Though this isn’t necessarily a recruiting battle by proxy -- the Cardinals rarely compete for the same prospects as Florida and tend to delve more into the Miami area -- this could be an important statement for Louisville.
“If you just break down that state, you can go get 25 players within that state,” Strong said. “What’s different for us here [in Kentucky] is you don’t have the state where you can go and get 25 players. You would like to go find those types of players, but you have to go outside of this state.”
And the familiarity with the former Florida high school stars is just the start: Strong was an assistant at Florida for three stints under four coaches, including a defensive coordinator/co-coordinator for the 2006 and ’08 title teams. He also recruited or coached many of Florida’s upperclassmen and took with him to Louisville two former Gators assistants (running backs coach Kenny Carter and defensive coordinator Vance Bedford).
While the shared background of the rosters and coaching staffs is an intriguing storyline, Louisville will have to try to find a way to crack a stout Florida defense.
Bridgewater may be a Heisman-contending quarterback in 2013, but he’ll open the calendar year against the nation’s No. 1 pass efficiency defense. Through the season, the Gators were able to neutralize Florida State’s E.J. Manuel, Georgia’s Aaron Murray and Texas A&M’s Heisman-winner Johnny Manziel.
Sugar Bowl - Florida (11-1) vs. Louisville (10-2)
Date and time: Jan. 2, 8:30 p.m. Eastern
Location: New Orleans, La.
When Florida has the ball:
The Gators’ primary strength is a power run game led by Mike Gillislee. When Florida gets its run game and blocking going, watch out. Against Tennessee, LSU and Florida State this season, Gillislee and the line took charge in the second half with long, methodical drives. This could be a problem for a Louisville defense that finished seventh in the Big East in stopping the run. Florida quarterback Jeff Driskel has showed potential as a run-pass threat, but the Gators offense has struggled for two years in the pass game. Driskel threw for fewer than 100 yards in a game four times this season, but Florida won all four of those games. Many of the problems in the pass game can be traced to a lackluster receiving corps and break downs in pass protection. Florida allowed three sacks per game.
Louisville, however, is coming off one of its best defensive performances of the season, and it came against a Rutgers team similarly built around a stout run game but with a shaky quarterback. In the regular season finale, Louisville held Rutgers to 54 rushing yards and forced three turnovers. Florida also has one of the best special teams units in the country with a Groza finalist (Caleb Sturgis) and Ray Guy finalist (Kyle Christy).

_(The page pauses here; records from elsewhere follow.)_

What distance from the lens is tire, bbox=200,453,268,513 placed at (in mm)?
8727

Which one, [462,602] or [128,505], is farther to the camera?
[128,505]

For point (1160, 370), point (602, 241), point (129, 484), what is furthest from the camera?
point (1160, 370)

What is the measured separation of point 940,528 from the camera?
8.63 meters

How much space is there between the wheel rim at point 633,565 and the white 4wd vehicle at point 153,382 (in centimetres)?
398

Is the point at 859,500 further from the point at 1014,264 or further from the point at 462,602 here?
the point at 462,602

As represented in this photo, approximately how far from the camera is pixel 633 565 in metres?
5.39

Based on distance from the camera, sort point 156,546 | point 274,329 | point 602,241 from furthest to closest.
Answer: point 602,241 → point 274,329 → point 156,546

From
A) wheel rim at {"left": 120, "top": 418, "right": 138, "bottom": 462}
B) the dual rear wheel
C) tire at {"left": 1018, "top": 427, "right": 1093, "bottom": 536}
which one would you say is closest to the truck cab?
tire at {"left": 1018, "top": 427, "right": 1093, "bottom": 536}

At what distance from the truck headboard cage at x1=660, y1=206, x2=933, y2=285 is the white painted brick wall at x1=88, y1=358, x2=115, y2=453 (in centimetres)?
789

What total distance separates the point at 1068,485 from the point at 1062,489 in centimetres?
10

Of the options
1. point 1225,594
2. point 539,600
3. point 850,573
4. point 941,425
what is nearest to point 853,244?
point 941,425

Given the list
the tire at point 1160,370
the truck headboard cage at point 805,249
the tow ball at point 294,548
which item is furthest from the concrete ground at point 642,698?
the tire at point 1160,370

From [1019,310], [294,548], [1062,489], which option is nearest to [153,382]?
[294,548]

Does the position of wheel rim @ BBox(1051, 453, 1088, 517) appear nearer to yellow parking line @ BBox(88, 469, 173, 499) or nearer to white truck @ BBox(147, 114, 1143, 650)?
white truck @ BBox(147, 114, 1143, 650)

When Louisville has the ball:
Bridgewater can be one of the nation’s top quarterbacks, and as he proved late in the season, one of the toughest. Bridgewater battled through wrist and ankle injuries to pass for 263 yards against Rutgers, displaying pinpoint accuracy late despite being hobbled. Bridgewater threw 16 touchdown passes to four interceptions in the final six games of the season. DeVante Parker emerged as his go-to receiver downfield, but five Cardinals topped 30 catches. The problem for the Louisville offense, though, has been putting too much on Bridgewater’s shoulders, especially after a season-ending injury to running back Senorise Perry.
The Cardinals struggled when they couldn’t find balance. Achieving that goal will be tough against Florida, which ranked in the top 10 nationally in rush defense, pass efficiency defense, total defense and scoring defense. Safety Matt Elam (four interceptions, 10 tackles for a loss) can cause problems all over the field. If there’s a weakness in the bowl game for the Gators defense it will be the absence of starting linebacker Jelani Jenkins with a broken foot. As with many of the SEC’s top defenses, the Gators have a stout defensive line that will present problems for a Louisville line that starts three sophomores.

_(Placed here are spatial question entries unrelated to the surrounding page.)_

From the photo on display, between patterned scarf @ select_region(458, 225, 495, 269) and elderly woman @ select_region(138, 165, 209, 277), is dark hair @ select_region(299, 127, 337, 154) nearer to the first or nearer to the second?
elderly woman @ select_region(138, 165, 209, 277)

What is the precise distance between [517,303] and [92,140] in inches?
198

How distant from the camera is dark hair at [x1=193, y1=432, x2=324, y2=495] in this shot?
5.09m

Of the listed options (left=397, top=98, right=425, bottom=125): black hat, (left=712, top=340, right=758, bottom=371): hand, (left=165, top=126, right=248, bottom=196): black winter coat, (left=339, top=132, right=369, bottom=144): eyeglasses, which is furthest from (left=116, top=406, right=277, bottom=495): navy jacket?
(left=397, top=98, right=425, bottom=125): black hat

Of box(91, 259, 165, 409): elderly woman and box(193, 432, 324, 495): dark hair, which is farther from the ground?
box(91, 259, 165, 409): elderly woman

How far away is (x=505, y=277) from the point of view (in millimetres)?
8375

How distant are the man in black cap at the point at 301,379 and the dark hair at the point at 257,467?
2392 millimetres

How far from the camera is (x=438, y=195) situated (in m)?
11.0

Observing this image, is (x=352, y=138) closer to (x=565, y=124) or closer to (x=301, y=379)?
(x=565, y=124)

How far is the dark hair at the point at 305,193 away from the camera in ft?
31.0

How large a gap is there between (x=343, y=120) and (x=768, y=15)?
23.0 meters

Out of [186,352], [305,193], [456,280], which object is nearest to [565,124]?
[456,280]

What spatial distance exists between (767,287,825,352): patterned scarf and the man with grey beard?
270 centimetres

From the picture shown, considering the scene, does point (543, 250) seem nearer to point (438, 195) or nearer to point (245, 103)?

Louisville lost two of its last three, including a defeat to bowl no-show Connecticut. Bridgewater limped to the finish line with injuries, so the layoff may do the Cardinals quarterback good. Florida had its flaws, but the Gators still managed to go 11-1. The Florida defense may be overwhelming even for a healthy Bridgewater. The Gators’ offense isn’t all that great, but neither is the Cardinals’ defense. The edge goes to Florida on both sides of the ball and in special teams.